DES FRIPONS
Vous allez me dire que cela n'allait pas mal pour Liesel Meminger. Par rapport à Max Vandenburg,, oui. Évidemment, son frère était pratiquement mort dans ses bras. Évidemment, sa mère l'avait abandonnée.
Mais il n'y avait rien de pire que d'être juif.
Durant la période précédant l’arrivée de Max Vandenburg, Rosa Hubermann perdit un autre client, le couple Weingartner, qui cessa de lui confier son linge. L'inévitable Schimpferei eut lieu dans la cuisine et Liesel se consola avec l'idée qu'il restait encore deux clients et que l'un des deux était le maire, avec son épouse et ses livres.
Pour le reste, elle faisait toujours les quatre cents coups avec Rudy Steiner.
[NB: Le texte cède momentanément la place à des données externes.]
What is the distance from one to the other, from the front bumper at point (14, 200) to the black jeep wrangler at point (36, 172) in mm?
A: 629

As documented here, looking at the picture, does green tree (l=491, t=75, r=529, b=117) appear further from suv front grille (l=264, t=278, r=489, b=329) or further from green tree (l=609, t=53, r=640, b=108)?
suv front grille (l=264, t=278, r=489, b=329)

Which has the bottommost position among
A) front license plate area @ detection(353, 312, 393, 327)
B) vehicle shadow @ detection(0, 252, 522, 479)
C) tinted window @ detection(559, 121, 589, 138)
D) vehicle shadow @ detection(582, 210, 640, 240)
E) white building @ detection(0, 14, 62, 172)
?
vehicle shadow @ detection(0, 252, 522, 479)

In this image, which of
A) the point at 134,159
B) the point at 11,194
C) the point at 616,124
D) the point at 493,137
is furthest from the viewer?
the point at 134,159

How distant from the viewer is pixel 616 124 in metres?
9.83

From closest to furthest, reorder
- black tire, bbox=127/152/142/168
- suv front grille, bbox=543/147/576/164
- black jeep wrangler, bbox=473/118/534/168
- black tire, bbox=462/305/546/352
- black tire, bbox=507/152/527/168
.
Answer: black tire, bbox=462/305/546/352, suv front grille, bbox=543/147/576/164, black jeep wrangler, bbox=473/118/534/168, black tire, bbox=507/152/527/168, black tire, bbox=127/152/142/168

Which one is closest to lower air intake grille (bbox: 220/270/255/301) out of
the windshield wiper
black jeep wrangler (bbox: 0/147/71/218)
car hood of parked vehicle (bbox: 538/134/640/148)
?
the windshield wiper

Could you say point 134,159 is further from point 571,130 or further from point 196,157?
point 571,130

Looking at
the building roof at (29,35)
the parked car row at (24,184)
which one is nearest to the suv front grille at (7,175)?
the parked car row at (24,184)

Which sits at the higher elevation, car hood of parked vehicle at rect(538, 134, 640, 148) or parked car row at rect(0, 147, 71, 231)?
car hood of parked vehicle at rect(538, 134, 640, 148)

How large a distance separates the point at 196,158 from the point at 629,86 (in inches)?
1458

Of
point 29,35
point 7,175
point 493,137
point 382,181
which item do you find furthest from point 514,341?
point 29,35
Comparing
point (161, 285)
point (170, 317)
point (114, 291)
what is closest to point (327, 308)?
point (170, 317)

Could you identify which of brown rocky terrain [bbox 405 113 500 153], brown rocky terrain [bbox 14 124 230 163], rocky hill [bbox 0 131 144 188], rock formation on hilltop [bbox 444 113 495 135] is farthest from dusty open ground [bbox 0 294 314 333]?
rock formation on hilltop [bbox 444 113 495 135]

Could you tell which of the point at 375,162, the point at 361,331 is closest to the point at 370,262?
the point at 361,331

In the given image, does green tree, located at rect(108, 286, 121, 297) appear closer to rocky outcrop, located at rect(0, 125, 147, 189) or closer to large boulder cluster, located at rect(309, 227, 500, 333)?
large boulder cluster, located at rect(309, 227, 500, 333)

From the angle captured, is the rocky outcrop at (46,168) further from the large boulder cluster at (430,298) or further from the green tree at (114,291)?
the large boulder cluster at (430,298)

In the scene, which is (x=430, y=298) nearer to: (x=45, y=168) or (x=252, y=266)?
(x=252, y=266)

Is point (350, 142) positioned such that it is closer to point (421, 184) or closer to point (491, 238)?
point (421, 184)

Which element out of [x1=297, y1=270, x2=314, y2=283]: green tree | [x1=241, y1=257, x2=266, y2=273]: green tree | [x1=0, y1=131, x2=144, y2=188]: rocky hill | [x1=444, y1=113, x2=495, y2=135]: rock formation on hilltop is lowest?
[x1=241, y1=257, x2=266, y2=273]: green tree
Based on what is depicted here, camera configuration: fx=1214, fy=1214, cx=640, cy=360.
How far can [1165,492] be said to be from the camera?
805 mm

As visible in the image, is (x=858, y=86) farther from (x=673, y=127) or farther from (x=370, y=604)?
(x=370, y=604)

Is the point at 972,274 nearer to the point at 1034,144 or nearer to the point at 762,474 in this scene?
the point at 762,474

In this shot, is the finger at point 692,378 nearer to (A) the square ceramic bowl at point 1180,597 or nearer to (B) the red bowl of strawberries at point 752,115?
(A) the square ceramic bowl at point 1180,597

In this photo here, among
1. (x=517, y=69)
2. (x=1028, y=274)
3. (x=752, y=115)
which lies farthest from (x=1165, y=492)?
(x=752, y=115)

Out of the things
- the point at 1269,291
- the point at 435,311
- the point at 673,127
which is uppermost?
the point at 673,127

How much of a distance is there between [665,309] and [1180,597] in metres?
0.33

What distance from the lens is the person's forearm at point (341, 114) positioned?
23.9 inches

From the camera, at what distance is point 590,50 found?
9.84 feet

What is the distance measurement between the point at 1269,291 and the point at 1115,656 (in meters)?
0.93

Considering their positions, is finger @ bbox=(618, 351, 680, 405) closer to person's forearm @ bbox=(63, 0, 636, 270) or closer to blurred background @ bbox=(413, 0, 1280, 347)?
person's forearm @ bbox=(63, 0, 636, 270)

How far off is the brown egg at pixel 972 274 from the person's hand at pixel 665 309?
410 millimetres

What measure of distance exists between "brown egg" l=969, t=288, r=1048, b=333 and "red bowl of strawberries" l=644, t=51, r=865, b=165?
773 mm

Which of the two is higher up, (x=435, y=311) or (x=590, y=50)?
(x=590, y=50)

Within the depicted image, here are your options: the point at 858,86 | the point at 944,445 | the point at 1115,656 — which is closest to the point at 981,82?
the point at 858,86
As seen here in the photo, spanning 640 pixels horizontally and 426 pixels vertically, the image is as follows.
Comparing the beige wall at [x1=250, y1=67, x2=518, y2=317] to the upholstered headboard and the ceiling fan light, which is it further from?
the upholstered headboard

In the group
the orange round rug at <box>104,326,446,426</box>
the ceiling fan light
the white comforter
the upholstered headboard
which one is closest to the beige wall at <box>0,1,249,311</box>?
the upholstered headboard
Je suggérerais même qu'ils peaufinaient leurs méthodes peu orthodoxes.
Désireux de faire leurs preuves et d'élargir leur répertoire de petits larcins, ils accompagnèrent Arthur Berg et ses amis dans d'autres expéditions. Ils dérobèrent des pommes de terre dans une ferme, des oignons dans une autre. Mais leur coup le plus fumant, ils le réalisèrent seuls.
Comme nous l’avons vu, l'un des avantages qu'offraient les déambulations dans la ville était la perspective de trouver quelque chose par terre. Cela permettait aussi de repérer les gens, et surtout ceux qui se livraient aux mêmes occupations d'une semaine sur l'autre.
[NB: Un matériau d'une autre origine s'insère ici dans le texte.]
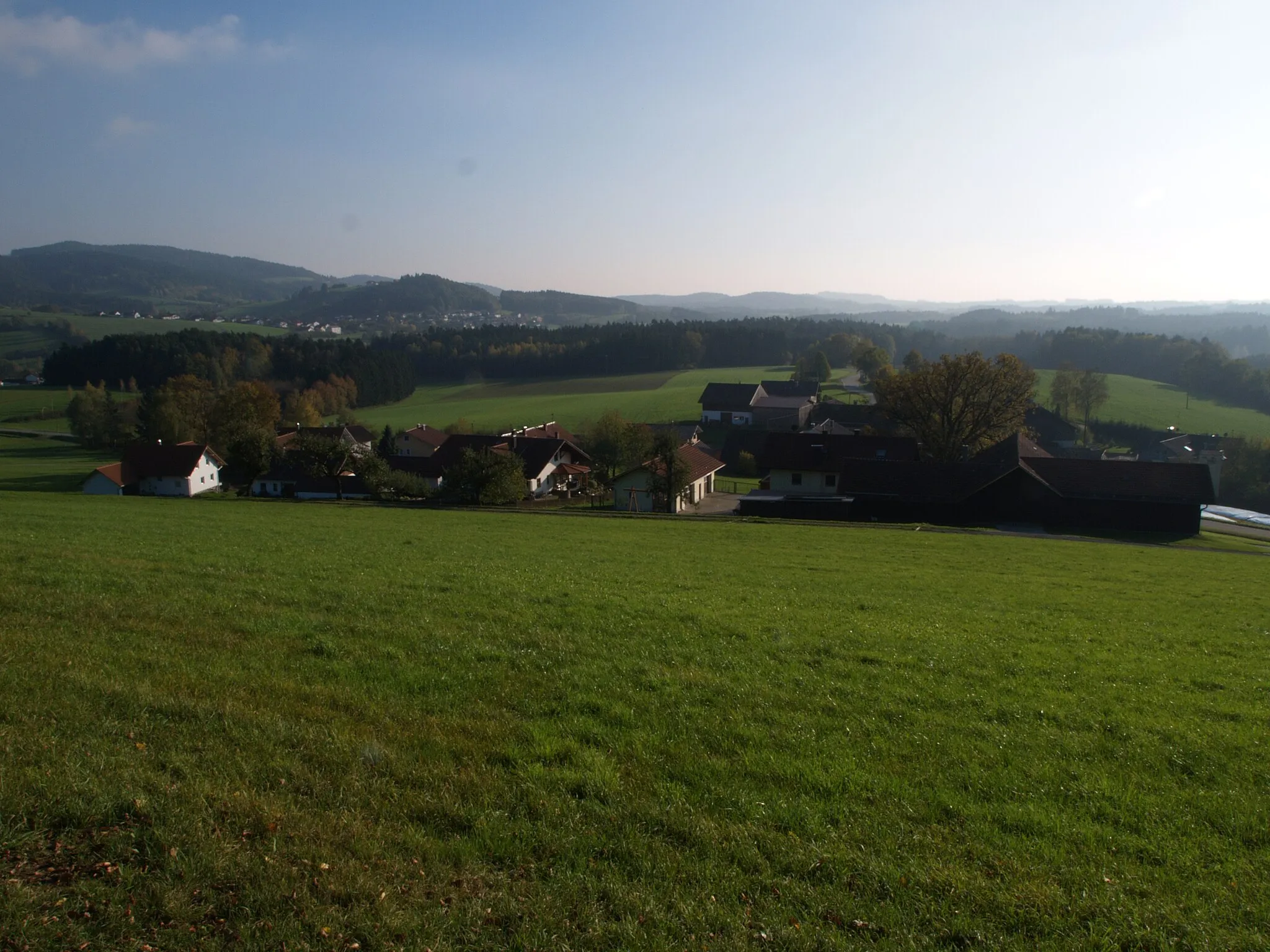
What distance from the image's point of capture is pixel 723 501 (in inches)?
2174

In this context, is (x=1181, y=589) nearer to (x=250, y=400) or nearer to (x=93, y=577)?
(x=93, y=577)

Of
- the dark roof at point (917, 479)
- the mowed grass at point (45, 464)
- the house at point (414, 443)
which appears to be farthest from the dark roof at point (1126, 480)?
the mowed grass at point (45, 464)

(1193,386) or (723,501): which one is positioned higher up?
(1193,386)

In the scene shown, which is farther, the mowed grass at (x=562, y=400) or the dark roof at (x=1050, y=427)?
the mowed grass at (x=562, y=400)

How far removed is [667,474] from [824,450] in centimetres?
1585

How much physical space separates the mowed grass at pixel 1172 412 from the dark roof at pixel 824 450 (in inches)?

Parmi eux, il y avait un élève de l'école, Otto Sturm. Chaque vendredi après-midi, il se rendait à vélo à l'église, où il apportait des provisions aux prêtres.
Ils l'observèrent pendant un mois. Le mauvais temps succéda aux beaux jours et, un certain vendredi d'une semaine d'octobre anormalement glaciale, Rudy décida de mettre des bâtons dans les roues d'Otto.
« Tous ces prêtres sont trop gros, expliqua-t-il à Liesel tandis qu'ils marchaient dans les rues. Ils peuvent bien jeûner un peu pendant une semaine. » Liesel ne pouvait qu'approuver. D'abord, elle n'était pas catholique et ensuite, elle avait faim, elle aussi. Elle portait le linge, comme toujours. Rudy, lui, portait deux seaux d'eau froide ou plutôt, selon sa formule, deux seaux de future glace.
Sans la moindre hésitation, il jeta l'eau sur la chaussée, à l'endroit exact où Otto tournerait le coin de la rue en vélo.
Liesel était mise devant le fait accompli.
Au début, elle se sentit un peu coupable, mais le plan était parfait, ou tout au moins aussi bon qu'il pouvait l'être. Chaque vendredi, peu après quatorze heures, Otto Sturm tournait dans la rue de Munich avec les provisions posées dans un panier, à l'avant du guidon. Ce vendredi-là, il n'irait pas plus loin.
La route était déjà verglacée, mais Rudy ajouta une couche supplémentaire. Un sourire glissa fugitivement sur son visage.
«Allons dans ce buisson ! » dit-il.
Un quart d'heure plus tard, le plan diabolique portait ses fruits, dans tous les sens du terme.
Rudy pointa le doigt entre deux branches. «Le voilà ! »
Otto tournait le coin, tranquille comme Baptiste.
Quelques secondes plus tard, il perdait le contrôle de son vélo, glissait sur la glace et se retrouvait face contre terre sur la chaussée.
Comme il ne bougeait plus, Rudy regarda Liesel avec inquiétude. «Doux Jésus ! s'exclama-t-il. On l'a peut-être tué!» Il sortit à croupetons du buisson, s'empara du panier, et les deux complices prirent leurs jambes à leur cou.
« Est-ce qu'il respirait ? » demanda Liesel, un peu plus loin.
«Keine Ahnung», dit Rudy, en serrant le panier contre lui. Il n'en avait aucune idée.
Quand ils eurent descendu une partie de la colline, ils purent voir Otto qui se relevait, se grattait la tête, puis l'entrejambe, et cherchait désespérément son panier du regard.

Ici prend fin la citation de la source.